Tuesday, July 15, 2008

I Love the F*** Word

“Grammatically, “f**k” can be anything. It can be a noun (“That was one screaming f**k I got last night!”); or a verb (“I f**ked the shit out of that bitch all night long!”); it can be an adjective (“She says he’s a virtual f**king machine!”); it can be an adverb (“That’s one f**king bad haircut you got today at the mall.); it need not even have sexual connotation (“That’s a lot of f**king crap you’ve got there!”). It can mean something good (“I really got f**ked last night!”); or, it can mean something bad (“I really got f**ked last night!”); it makes for a great interjection (“F**k! I can’t find my keys!). It also functions well as an interruption (“Outf**kingrageous!” or “I underf**kingestimated what an ass-hole you can be!”). This tells us nothing about the etymology of the word; it is just a commentary on the impressive range of usages the word has acquired over time. To cover all the theories on the history of this word would be to write its own book, which I’m sure has been done, and probably done badly. It would be hard—if even possible—to do it well.

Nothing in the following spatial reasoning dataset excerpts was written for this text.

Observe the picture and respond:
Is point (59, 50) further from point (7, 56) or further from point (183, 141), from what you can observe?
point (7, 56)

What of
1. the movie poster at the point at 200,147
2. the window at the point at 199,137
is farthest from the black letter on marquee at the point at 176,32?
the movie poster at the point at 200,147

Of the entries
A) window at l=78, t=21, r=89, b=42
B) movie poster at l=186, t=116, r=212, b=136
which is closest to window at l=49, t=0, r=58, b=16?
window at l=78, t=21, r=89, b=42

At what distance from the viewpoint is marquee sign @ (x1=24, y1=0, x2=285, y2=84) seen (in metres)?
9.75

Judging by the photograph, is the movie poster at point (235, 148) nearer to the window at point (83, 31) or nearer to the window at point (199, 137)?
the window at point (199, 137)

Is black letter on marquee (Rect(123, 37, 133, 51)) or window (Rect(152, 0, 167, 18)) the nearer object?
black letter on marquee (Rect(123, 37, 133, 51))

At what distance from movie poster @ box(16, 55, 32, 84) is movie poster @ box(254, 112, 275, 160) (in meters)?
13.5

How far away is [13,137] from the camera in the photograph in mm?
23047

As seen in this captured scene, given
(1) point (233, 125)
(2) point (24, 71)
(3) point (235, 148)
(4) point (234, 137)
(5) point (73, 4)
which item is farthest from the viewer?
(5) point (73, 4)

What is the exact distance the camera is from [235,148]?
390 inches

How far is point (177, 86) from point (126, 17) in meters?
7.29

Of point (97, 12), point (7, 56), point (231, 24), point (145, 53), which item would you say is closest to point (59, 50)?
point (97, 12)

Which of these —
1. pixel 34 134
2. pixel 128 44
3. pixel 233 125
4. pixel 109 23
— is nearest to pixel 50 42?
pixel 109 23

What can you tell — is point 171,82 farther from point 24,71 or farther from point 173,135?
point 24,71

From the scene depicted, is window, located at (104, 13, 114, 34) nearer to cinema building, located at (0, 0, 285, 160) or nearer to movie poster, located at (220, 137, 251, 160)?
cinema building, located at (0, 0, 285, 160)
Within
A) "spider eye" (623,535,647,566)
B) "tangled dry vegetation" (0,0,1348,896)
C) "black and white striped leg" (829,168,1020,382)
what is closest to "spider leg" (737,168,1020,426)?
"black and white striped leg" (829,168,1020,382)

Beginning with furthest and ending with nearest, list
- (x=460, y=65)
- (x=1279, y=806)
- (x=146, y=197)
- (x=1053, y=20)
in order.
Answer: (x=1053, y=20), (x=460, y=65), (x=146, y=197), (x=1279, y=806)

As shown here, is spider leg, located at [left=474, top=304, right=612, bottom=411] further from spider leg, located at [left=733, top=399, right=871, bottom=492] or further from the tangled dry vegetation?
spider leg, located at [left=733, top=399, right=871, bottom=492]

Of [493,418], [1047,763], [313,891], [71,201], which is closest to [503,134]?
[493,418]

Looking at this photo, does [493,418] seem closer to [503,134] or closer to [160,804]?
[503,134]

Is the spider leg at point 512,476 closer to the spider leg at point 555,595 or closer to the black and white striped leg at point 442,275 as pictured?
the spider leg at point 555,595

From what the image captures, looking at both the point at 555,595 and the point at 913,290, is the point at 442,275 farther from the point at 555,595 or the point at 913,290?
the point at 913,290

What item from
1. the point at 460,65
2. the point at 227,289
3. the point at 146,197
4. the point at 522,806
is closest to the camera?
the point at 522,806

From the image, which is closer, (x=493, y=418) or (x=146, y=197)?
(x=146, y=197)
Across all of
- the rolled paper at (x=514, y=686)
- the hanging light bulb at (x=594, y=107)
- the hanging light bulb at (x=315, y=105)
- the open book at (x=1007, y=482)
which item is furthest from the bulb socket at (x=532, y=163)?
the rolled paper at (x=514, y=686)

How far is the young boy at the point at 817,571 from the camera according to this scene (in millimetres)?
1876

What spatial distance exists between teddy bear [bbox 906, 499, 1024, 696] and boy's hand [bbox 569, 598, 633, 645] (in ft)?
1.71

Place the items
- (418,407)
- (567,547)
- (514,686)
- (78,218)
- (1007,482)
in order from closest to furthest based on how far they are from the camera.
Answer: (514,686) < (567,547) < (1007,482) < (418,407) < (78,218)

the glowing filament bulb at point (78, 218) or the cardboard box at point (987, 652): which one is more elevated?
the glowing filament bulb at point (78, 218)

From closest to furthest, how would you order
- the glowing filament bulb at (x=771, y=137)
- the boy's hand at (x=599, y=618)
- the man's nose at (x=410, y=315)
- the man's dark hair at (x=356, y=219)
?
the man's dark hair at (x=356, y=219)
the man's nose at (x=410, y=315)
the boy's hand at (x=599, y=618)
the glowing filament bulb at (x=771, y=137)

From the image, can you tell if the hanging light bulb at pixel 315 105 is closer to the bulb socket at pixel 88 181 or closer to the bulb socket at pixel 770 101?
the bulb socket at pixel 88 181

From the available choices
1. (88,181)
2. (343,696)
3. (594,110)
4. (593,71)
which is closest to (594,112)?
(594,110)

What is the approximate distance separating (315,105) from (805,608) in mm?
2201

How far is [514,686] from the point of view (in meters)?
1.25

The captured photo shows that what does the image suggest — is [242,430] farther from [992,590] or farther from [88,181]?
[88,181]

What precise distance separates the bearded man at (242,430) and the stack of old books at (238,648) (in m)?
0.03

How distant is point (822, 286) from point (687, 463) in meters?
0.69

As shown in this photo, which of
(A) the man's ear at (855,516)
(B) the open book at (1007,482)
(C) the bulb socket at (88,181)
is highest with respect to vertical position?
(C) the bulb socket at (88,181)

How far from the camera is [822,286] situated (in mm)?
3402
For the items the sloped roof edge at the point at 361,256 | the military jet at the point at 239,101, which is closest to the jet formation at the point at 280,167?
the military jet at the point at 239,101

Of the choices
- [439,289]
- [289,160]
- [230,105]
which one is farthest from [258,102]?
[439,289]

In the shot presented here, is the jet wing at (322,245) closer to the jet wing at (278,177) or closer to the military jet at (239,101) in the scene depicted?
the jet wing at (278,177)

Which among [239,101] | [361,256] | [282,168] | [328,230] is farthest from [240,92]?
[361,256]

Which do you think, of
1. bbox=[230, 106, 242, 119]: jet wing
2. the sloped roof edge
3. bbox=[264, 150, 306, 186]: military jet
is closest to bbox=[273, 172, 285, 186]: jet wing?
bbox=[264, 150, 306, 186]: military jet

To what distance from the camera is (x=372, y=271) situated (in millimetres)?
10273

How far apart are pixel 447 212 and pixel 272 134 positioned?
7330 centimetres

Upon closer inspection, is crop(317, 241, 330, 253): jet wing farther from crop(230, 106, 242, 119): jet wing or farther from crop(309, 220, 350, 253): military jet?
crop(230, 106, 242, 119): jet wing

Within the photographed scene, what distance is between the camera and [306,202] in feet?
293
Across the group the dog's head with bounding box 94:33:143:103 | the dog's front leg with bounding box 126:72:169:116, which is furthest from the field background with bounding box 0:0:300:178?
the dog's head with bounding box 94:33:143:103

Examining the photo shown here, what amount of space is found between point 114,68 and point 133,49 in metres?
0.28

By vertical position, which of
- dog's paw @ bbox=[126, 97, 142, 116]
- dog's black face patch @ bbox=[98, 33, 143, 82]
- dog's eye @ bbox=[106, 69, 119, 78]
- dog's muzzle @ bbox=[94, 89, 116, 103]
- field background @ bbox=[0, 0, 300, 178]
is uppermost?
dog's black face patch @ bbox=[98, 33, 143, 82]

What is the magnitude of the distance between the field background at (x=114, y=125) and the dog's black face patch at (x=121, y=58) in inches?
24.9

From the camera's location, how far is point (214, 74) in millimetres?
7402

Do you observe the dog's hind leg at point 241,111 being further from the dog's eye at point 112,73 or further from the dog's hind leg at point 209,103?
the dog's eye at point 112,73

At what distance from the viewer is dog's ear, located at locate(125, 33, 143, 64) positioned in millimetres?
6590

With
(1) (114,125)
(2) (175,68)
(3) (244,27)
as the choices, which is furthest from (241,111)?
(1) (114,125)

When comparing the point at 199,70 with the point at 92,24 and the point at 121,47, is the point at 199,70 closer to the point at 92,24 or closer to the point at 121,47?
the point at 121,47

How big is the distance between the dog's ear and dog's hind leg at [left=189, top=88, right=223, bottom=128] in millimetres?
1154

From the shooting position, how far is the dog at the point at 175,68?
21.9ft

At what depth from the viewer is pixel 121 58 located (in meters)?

The Dictionary of American Slang (1960) gives as the primary meaning of the word: “[taboo] To Cheat, trick, take advantage of, deceive, or treat someone unfairly.” It goes on to offer this as an explanation of the relationships between fraud and sex: “All slang meanings of ‘f**k’ and all ‘f**k’ expressions, of course, derive consciously or unconsciously from the old and standard but taboo ‘f**k’ = sexual intercourse. All slang meanings and expressions were widely used in W.W. II military units, became part of the slang vocabulary of many veterans, and spread from them to students and friends. This coupling with the lessening of moral standards and taboos, including linguistic taboos, during and after the war, has contributed to…” blah, blah, blah. To tell you the truth, I have no idea what any of that just meant!

From the New Oxford American Dictionary, 2nd Edition (2005) we learn that “f**k” came into the English language by slipping through the Indo-European back door and surfacing as the Germanic word fuk. It goes on to explain that the word took its derivation from the classical Latin root pug, from the verb pugnare, which means “to fight”—generally with one’s fists, scrapping it out in the dirt, as it were (which can’t help but put one in mind of the old Lennon/McCartney song Why Don’t We Do It in the Road). This is an interesting theory, and we might give it some (though cautious) credence. At the very least, they are correct in that the root of the word “f**k” is classical, but it’s not Latin, nor pugnacious in any way.
The simple truth is that “f**k”—obviously one of the oldest words in the language—if not the world—dates back to nearly the birth of writing, back when our ancestors were barely up on their feet, still hunting and gathering. It comes from the Greek verb φυω (say: “foo-owe”), and its Greek root is phu. It’s an agricultural term. It means, literally, to plant seeds—what a farmer does—dropping seeds into a furrow of soil. When adopted by the Romans, its Latin root changed from phu to fu, and the noun fututio soon became part of Roman vernacular.”
The “Old In Out”

Fututio is an example of what linguists refer to as a “frequentative.” That is, a word that describes repeated action—which is the nature of dropping seeds into a furrow, one after another, after another. It’s also a big part of the act of “f**king”—if you’re doing it right! It takes often considerable repetition to get those seeds to spurt out. Soon, the Roman elegiac poets got hold of the word at a time when erotic love poetry was all the rage in Rome, and fututio became a metaphor for planting a “particular” kind of “seed” in a “specific” kind of “furrow.” This literary debauchery—what the American Dictionary of Slang calls “linguistic tabooism”—began with Catullus in the first century b.c. and then was taken up by his successors, Propertius, Tibullus and Ovid. When it came to elegy, Ovid was king. Among the many books of poetry that Ovid wrote was one called the Ars Amatoria or the Art of Love, a poem whose main theme is how to pick up chicks in ancient Rome. It’s really a scream, but it, and others like it that came from Ovid’s stylus, were considered too vulgar and ultimately offensive to the emperor Augustus (who was certainly not one to preach about promiscuity given his own reputation!), so he had poor Ovid—who at the time was already in his mid fifties—exiled to an army camp on the southern Steppes of Russia by the shores of the Black Sea, where he would spend the rest of his life. You could say this about Augustus—he really f**ked Ovid!